Het streven naar kostendekkende tarieven heeft in het verleden geleid tot periodieke
aanpassing van de tarieven van retributies aan loon- en prijsontwikkelingen, voor
zover deze ontwikkelingen van invloed zijn op kosten die de NVWA maakt bij het verrichten
van de hiervoor genoemde keuring- en toezichtwerkzaamheden.
Als gevolg van een herziening van het retributiestelsel worden de tarieven van de
retributies aanzienlijk aangepast.
De tariefsverhoging in deze regeling is in overstemming met Verordening (EG) 882/20041 (verder: Controleverordening) en de in die verordening genoemde mogelijkheid om de
werkelijke kosten in rekening te brengen.
Hieronder wordt allereerst de herziening van het retributiestelsel uiteengezet. Deze
herziening leidt tot het vaststellen van een nieuwe retributieregeling door de Minister
van Economische Zaken en het aanpassen van de warenwetregeling. Na de uiteenzetting
van de herziening van het retributiestelsel komen de gevolgen van deze herziening
voor de VWS-sectoren aan bod.
2. Herziening retributiestelsel
Het nieuwe retributiestelsel strekt tot vereenvoudiging van de retributiesystematiek,
waardoor het stelsel voor zowel het bedrijfsleven als de NVWA transparanter en duidelijker
wordt. Daartoe wordt het aantal categorieën van tarieven beperkt tot vijf (eerder
waren dat er enkele tientallen). Verder wordt met het nieuwe retributiestelsel aangesloten
bij het huidige kostprijsmodel van de NVWA waardoor weer een adequate koppeling kan
worden gelegd tussen kosten en opbrengsten. Ten slotte wordt de kostendekkendheid
van de tarieven verbeterd. Kostendekkendheid van de tarieven is een belangrijk uitgangspunt
van het retributiestelsel. De herziening van de systematiek biedt daarmee een kader
voor het op peil houden van de noodzakelijke financiële middelen voor goed toezicht
op onder meer voedselveiligheid en dier- en plantgezondheid (zie brief van 21 januari
2013 aan de Tweede Kamer (Kamerstukken II 2012/13, 33 400-XIII, nr. 66)).
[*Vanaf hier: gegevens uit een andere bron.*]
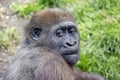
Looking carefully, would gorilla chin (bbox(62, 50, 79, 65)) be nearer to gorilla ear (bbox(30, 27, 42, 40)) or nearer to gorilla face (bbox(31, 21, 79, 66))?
gorilla face (bbox(31, 21, 79, 66))

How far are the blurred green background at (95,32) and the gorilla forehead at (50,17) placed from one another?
1.31 meters

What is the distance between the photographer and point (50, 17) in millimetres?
5867

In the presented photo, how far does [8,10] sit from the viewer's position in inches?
332

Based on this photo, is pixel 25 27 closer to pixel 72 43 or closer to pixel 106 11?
pixel 72 43

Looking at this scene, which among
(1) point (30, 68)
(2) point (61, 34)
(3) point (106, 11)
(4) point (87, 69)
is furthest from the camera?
(3) point (106, 11)

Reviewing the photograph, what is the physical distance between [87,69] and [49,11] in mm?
1476

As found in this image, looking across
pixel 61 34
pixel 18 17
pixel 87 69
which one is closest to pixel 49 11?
pixel 61 34

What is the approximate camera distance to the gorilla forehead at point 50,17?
585 centimetres

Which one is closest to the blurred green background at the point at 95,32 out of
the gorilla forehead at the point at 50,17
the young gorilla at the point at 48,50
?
the young gorilla at the point at 48,50

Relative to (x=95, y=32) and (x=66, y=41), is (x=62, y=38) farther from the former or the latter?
(x=95, y=32)

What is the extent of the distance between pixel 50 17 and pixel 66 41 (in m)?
0.37

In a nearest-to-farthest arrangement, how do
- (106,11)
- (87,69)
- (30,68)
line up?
(30,68)
(87,69)
(106,11)

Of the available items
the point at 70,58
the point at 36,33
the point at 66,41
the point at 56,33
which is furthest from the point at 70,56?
the point at 36,33

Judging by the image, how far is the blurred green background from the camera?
278 inches
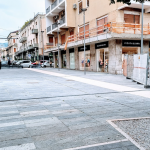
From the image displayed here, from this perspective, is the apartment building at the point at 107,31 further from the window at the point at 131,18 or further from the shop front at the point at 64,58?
the shop front at the point at 64,58

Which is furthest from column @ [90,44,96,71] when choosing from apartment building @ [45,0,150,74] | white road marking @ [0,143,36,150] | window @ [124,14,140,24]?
white road marking @ [0,143,36,150]

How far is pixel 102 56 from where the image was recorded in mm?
21656

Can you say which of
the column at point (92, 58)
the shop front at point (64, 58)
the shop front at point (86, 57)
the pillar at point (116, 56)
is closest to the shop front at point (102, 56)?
the column at point (92, 58)

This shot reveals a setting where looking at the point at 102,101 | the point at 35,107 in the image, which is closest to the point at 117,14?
the point at 102,101

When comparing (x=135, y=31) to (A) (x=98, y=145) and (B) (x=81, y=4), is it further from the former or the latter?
(A) (x=98, y=145)

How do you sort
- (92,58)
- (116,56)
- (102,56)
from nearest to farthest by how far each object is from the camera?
(116,56)
(102,56)
(92,58)

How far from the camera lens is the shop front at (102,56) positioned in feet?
68.1

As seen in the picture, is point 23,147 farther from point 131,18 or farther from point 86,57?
point 86,57

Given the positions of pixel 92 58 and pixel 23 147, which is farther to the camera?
pixel 92 58

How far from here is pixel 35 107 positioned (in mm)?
5777

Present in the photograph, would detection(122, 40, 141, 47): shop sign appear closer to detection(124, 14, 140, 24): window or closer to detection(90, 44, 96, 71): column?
detection(124, 14, 140, 24): window

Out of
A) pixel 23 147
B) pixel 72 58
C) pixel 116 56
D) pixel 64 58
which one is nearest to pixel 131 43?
pixel 116 56

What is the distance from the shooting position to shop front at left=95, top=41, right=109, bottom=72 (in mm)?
20747

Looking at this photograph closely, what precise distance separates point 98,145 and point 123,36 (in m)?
15.8
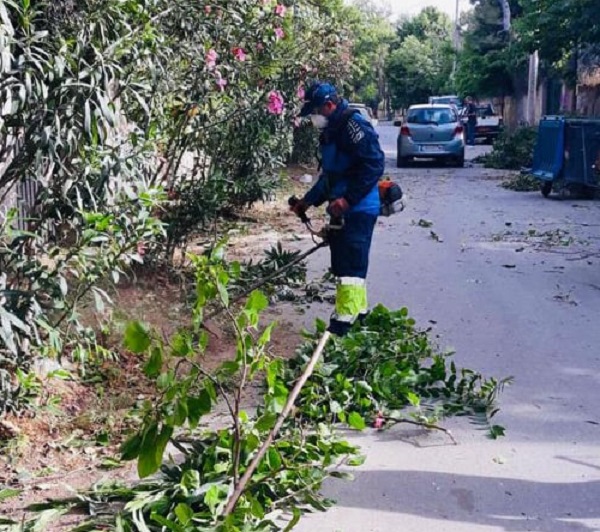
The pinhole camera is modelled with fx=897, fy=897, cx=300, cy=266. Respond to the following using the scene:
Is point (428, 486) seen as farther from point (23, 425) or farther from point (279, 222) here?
point (279, 222)

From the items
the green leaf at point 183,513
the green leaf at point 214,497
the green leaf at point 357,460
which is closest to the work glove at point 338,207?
the green leaf at point 357,460

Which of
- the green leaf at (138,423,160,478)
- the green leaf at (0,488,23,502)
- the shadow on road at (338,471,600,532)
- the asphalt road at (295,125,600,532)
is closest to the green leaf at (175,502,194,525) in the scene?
the green leaf at (138,423,160,478)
De herziening van het retributiestelsel hangt samen met het plan van aanpak om het
toezicht van de NVWA structureel te verbeteren (zie de brief van 19 december 2013
aan de Tweede Kamer (Kamerstukken II 2013/14 33 835, nr. 1)). Om de kwaliteitsslag bij de NVWA te kunnen realiseren is een adequate financiering
noodzakelijk. Dit vraagt om een structurele extra bijdrage van de overheid, maar ook
van het bedrijfsleven. Ook het bedrijfsleven heeft immers baat bij een goed functionerende
NVWA, met name voor het behoud van de exportpositie (zie brief van 19 december 2013
aan de Tweede Kamer (Kamerstukken II 2013/14 33 835, nr. 2)).
Hieronder wordt nader ingegaan op deze aspecten en op de algemene uitgangspunten voor
het doorberekenen van kosten.
2.1 Uitgangspunten voor doorberekenen van toezichtskosten
De Europeesrechtelijke kaders zijn bepalend voor het retributiestelsel. Ingevolge
artikel 26 van de Controleverordening zijn lidstaten verplicht te zorgen voor voldoende
financiële middelen voor het nodige personeel en andere middelen voor officiële controles.
Zij dienen dit te doen op een wijze die zij passend achten, waaronder het heffen van
algemene belastingen of het vaststellen van vergoedingen of heffingen zijn begrepen.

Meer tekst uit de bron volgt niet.